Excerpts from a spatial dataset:
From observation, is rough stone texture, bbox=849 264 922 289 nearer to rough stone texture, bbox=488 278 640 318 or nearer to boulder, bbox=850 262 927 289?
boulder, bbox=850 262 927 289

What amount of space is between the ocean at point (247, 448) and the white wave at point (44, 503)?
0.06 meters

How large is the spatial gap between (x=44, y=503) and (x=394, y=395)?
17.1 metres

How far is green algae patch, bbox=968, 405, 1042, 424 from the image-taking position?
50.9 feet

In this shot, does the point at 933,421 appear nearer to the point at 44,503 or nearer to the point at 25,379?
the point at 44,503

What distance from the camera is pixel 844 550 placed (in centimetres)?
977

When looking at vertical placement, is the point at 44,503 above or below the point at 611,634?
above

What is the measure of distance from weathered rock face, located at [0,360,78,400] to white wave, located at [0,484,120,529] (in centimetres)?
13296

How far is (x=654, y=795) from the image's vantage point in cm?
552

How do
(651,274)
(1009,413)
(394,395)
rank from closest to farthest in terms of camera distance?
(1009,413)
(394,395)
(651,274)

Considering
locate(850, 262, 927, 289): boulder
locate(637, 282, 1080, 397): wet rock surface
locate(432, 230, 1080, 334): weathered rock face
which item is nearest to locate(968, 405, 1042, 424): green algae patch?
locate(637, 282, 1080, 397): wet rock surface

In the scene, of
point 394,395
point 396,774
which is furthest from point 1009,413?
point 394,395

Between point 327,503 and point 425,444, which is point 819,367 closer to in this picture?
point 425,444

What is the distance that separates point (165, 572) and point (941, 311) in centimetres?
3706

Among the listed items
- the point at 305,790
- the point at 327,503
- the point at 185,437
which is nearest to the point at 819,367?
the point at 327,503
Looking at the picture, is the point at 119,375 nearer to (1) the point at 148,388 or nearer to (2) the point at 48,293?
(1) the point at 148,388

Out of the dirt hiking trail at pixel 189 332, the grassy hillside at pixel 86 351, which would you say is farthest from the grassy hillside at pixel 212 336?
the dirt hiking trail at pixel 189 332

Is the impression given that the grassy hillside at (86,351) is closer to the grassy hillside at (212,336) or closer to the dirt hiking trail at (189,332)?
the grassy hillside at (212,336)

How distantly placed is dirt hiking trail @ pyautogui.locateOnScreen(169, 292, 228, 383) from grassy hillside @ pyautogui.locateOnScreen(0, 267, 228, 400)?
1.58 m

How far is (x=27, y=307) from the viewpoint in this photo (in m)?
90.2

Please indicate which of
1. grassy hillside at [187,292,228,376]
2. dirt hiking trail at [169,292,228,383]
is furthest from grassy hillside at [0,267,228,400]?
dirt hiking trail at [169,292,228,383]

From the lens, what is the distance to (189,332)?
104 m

> What the task asks
Could you render each line of the listing above as a JSON list of strings, one string per line, with blank lines omitted?

> Full answer
[
  "From observation, is rough stone texture, bbox=849 264 922 289 nearer to rough stone texture, bbox=488 278 640 318 or nearer to boulder, bbox=850 262 927 289?",
  "boulder, bbox=850 262 927 289",
  "What amount of space is between the ocean at point (247, 448) and the white wave at point (44, 503)?",
  "0.06 meters",
  "How large is the spatial gap between (x=44, y=503) and (x=394, y=395)?",
  "17.1 metres",
  "How far is green algae patch, bbox=968, 405, 1042, 424 from the image-taking position?",
  "50.9 feet",
  "In this shot, does the point at 933,421 appear nearer to the point at 44,503 or nearer to the point at 25,379?",
  "the point at 44,503",
  "What distance from the camera is pixel 844 550 placed (in centimetres)?",
  "977",
  "When looking at vertical placement, is the point at 44,503 above or below the point at 611,634?",
  "above",
  "What is the measure of distance from weathered rock face, located at [0,360,78,400] to white wave, located at [0,484,120,529] (in centimetres)?",
  "13296",
  "How far is (x=654, y=795) from the image's vantage point in cm?",
  "552",
  "How do",
  "(651,274)",
  "(1009,413)",
  "(394,395)",
  "rank from closest to farthest in terms of camera distance?",
  "(1009,413)",
  "(394,395)",
  "(651,274)",
  "Considering",
  "locate(850, 262, 927, 289): boulder",
  "locate(637, 282, 1080, 397): wet rock surface",
  "locate(432, 230, 1080, 334): weathered rock face",
  "which item is nearest to locate(968, 405, 1042, 424): green algae patch?",
  "locate(637, 282, 1080, 397): wet rock surface",
  "In the scene, of",
  "point 394,395",
  "point 396,774",
  "which is furthest from point 1009,413?",
  "point 394,395",
  "Between point 327,503 and point 425,444, which is point 819,367 closer to in this picture?",
  "point 425,444",
  "What is the distance that separates point (165, 572) and point (941, 311) in centimetres?",
  "3706",
  "Among the listed items",
  "- the point at 305,790",
  "- the point at 327,503",
  "- the point at 185,437",
  "which is nearest to the point at 819,367?",
  "the point at 327,503",
  "Looking at the picture, is the point at 119,375 nearer to (1) the point at 148,388 or nearer to (2) the point at 48,293?",
  "(1) the point at 148,388",
  "Out of the dirt hiking trail at pixel 189 332, the grassy hillside at pixel 86 351, which would you say is farthest from the grassy hillside at pixel 212 336?",
  "the dirt hiking trail at pixel 189 332",
  "Is the impression given that the grassy hillside at (86,351) is closer to the grassy hillside at (212,336) or closer to the dirt hiking trail at (189,332)?",
  "the grassy hillside at (212,336)",
  "How distantly placed is dirt hiking trail @ pyautogui.locateOnScreen(169, 292, 228, 383) from grassy hillside @ pyautogui.locateOnScreen(0, 267, 228, 400)?",
  "1.58 m",
  "How far is (x=27, y=307) from the viewpoint in this photo (in m)?",
  "90.2",
  "Please indicate which of",
  "1. grassy hillside at [187,292,228,376]",
  "2. dirt hiking trail at [169,292,228,383]",
  "is furthest from grassy hillside at [0,267,228,400]?",
  "dirt hiking trail at [169,292,228,383]",
  "From the lens, what is the distance to (189,332)?",
  "104 m"
]